EDUCATION - Après avertissement, les allocations familiales seront suspendues...

L'Assemblée nationale a adopté ce mardi, en première lecture, une proposition de loi UMP prévoyant la suspension des allocations familiales, après «un premier avertissement», pour lutter contre l'absentéisme scolaire.

L’opposition a voté contre

Le texte du député Eric Ciotti, adopté par 287 voix contre 216, répond à un voeu plusieurs fois exprimé par Nicolas Sarkozy. Le président de la République a même souhaité, au printemps, l'entrée en vigueur du dispositif à la prochaine rentrée scolaire. L'opposition a voté contre ce texte, également dénoncé par les principaux syndicats d'enseignants et la première fédération de parents d'élèves, la FCPE.

Marie-Hélène Amiable (PCF), mettant en avant les 60.000 suppressions de postes dans l'Education nationale depuis 2003, a accusé «la majorité de tout ignorer des causes réelles de l'absentéisme scolaire». «Le remède» préconisé par Eric Ciotti «ne fera que stigmatiser davantage les familles en grande difficulté», a-t-elle dit.
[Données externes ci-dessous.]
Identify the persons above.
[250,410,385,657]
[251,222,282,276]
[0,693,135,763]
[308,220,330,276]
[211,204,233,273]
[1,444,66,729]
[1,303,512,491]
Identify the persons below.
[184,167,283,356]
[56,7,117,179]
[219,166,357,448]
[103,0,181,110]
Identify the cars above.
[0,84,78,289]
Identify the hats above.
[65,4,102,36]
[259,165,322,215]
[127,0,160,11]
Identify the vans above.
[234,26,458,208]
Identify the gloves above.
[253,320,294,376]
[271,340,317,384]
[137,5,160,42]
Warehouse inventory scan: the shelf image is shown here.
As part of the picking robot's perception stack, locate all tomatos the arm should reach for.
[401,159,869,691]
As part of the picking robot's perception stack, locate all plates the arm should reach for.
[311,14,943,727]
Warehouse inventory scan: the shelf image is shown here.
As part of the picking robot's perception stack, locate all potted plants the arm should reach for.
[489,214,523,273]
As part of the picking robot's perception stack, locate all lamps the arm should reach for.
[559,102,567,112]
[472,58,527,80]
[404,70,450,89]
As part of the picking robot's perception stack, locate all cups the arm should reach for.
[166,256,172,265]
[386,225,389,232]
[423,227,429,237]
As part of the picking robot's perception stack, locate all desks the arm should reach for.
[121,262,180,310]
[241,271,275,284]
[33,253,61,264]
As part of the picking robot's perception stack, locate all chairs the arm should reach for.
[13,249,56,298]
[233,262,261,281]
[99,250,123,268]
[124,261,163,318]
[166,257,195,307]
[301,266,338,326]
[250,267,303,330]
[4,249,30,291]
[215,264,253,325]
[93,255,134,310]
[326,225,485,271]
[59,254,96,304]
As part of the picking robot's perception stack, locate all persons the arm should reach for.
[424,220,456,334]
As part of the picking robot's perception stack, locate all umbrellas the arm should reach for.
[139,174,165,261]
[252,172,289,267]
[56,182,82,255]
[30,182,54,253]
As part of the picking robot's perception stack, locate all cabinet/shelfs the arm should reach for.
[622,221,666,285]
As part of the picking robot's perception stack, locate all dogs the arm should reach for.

Un décrochage plus élevé dans les lycées professionnels

Selon une étude du ministère de l'Education nationale, 7% des élèves des collèges et lycées publics ont été, en 2007-2008, en situation d'absentéisme scolaire. Ce «décrochage» est plus élevé dans les lycées professionnels (15%) que dans les lycées (6%) et les collèges (3%).

La proposition de l'élu niçois prévoit une réponse graduée. Lorsque le chef d'établissement constate l'absentéisme de l'élève - au moins quatre demi-journées d'absence non justifiées en un mois -, il le signale à l'inspecteur d'académie. Ce dernier adresse alors un avertissement à la famille et «l'oriente vers des dispositifs d'aide». Parallèlement, il saisit le président du conseil général afin que soit mis en place un contrat de «responsabilité parentale».

Le versement des allocations rétabli si l’élève retourne à l’école

Si, au cours du mois suivant, l'absentéisme de l'élève est à nouveau constaté, l'inspecteur d'académie a alors «l'obligation» de saisir le directeur de la CAF qui suspendra le versement des allocations familiales. Si l'enfant retrouve le chemin de l'école et que son «assiduité» est constatée sur une durée d'au moins un mois, le versement des allocations pourra alors être rétabli.

La possibilité de suspendre les allocations familiales est déjà inscrite dans la loi du 31 mars 2006 relative à l'égalité des chances, mais, jusqu'à présent, la décision était du seul ressort des présidents de conseils généraux. Selon Eric Ciotti, qui préside celui des Alpes-Maritimes, très peu de conseils généraux recourent effectivement au dispositif. Pour lui, il s'agit avant tout de «réhabiliter au coeur de l'Ecole et des familles les notions de responsabilité, de respect de la règle et de l'autorité».